E queste misure consistono in estrema sintesi nel fatto che i Paesi con debito eccessivo dovranno concordare un piano di rientro quadriennale con la Commissione.

Il che vuol dire che fra un anno, dal primo gennaio 2024, quando cesserà la sospensione del  vecchio Patto di Stabilità, l’Italia dovrà presentarsi a Bruxelles e concordare con la Commissione come ridurre il debito nei successivi quattro anni. 

Non proprio una buona notizia per Giorgia Meloni , e per la Padania School of Economics che richiede aumenti di spesa a più non posso, perché è vero che questo patto quadriennale di rientro dal debito non sarà ufficialmente un Commissariamento, non segnerà l’arrivo a Roma della mitica Troika, ma certo la politica economica nazionale con le nuove regole avrà dei margini di autonomia molto limitata. 
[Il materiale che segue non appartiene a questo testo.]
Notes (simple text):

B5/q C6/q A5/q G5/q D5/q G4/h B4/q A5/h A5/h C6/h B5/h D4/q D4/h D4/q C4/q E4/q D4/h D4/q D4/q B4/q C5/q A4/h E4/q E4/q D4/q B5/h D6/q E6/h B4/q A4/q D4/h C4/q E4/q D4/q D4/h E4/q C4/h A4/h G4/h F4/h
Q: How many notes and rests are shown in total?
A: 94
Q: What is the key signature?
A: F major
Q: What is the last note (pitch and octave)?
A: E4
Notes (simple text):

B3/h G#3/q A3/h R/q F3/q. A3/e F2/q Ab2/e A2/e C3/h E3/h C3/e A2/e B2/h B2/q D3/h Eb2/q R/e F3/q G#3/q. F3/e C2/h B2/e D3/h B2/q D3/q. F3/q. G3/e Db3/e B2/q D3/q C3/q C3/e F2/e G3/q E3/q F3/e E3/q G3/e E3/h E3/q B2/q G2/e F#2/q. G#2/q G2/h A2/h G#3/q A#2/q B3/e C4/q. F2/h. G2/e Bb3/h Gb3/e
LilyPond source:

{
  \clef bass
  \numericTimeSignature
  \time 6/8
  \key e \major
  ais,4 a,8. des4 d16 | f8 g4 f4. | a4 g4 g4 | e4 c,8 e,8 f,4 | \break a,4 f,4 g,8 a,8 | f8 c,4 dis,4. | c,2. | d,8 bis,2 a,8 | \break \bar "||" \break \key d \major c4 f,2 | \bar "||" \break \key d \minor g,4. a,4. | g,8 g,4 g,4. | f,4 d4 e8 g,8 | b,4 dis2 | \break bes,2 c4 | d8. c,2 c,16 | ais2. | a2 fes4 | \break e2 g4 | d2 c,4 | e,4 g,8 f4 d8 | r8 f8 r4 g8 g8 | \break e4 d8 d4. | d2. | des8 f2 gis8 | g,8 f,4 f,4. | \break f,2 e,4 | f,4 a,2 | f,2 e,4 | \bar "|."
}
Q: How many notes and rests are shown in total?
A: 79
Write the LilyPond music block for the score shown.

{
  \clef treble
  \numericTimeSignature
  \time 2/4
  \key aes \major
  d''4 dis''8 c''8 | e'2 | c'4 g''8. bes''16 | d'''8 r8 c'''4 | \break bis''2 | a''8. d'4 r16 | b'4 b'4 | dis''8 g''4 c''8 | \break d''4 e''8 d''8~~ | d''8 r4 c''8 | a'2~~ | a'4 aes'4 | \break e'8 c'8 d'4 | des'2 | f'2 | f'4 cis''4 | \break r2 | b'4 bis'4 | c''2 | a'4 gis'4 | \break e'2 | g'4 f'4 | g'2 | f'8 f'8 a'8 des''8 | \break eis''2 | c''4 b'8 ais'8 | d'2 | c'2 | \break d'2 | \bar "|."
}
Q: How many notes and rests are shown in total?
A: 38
E non è un caso che alcuni rappresentanti dei Paesi frugali abbiano detto ironicamente “E’ finita la pacchia”, sicuramente facendo riferimento ad un comizio in cui l’attuale premier aveva usato la stessa espressione con riferimento all’Europa (bisogna sempre stare attenti a quello che si dice, perché ti si può ritorcere contro!)

Spero vi sia chiaro che se la nuova versione del Patto alla fine verrà approvata, per l’Italia, e gli altri Paesi ad alto debito, ci sarà un esame da superare ogni anno, ogni volta che si presenterà la legge di Bilancio,  analogamente a come previsto per il Pnrr, con verifiche costanti e l’indicazione di un percorso di aggiustamento fiscale finalizzato a rendere sostenibile il debito.

E qualora la tabella di marcia concordata con la Commissione non dovesse essere rispettata, allora partirà immediatamente la procedura di infrazione, e se del caso l’intervento della vera Troika.

Va comunque specificato che ogni passo dovrà essere adottato dal Consiglio europeo, quindi dai leader dei 27, e non all’unanimità.

Vi è chiaro adesso perché Mario Draghi si sia strenuamente opposto nei mesi scorsi a qualsiasi “scostamento di bilancio”, richiesto a gran voce da Matteo Salvini?
Perché sapeva di questa trattativa, e voleva che il nostro Paese non si presentasse con le “pezze al culo” (grazie a lui la Meloni potrà esibire un rapporto deficit/Pil inferiore al 150%, ed una crescita economica tra le migliori dell’Eurozona).  

Per l’Italia dunque, se il progetto della Commissione diventerà realtà, ed il proposito è di approvarlo entro il 2023, si presenterà la necessità di negoziare quasi tutto. 

Considerando che anche sul Pnrr c’è un esame semestrale, dal 2024 il test sarà doppio (per la serie gli esami non finiscono mai).

E non pensiate che sarà una trattativa facile, e a dimostrarlo ci sono gli avvertimenti lanciati in questi giorni dai ministri delle Finanze di Germania e Paesi Bassi, Christian Lindner e Sigrid Kaag (per iscritto quest’ultimo), contro la tentazione di rendere le regole fiscali dell’Ue troppo blande per i paesi molto indebitati.

Ricordate che appena eletta premier Giorgia Meloni ha telefonato al Presidente del Consiglio Europeo Charles Michel, alla Presidente della Commissione Europea Ursula Von der Leyen, e al Presidente del Parlamento Europeo Roberta Metsola?

Perché la nostra premier è politicamente avveduta, e sa bene che pensare di  fare i “sovranisti alla padana”,  di agire cioè senza avere buoni rapporti con Bruxelles, può diventare davvero pericoloso per l’Italia.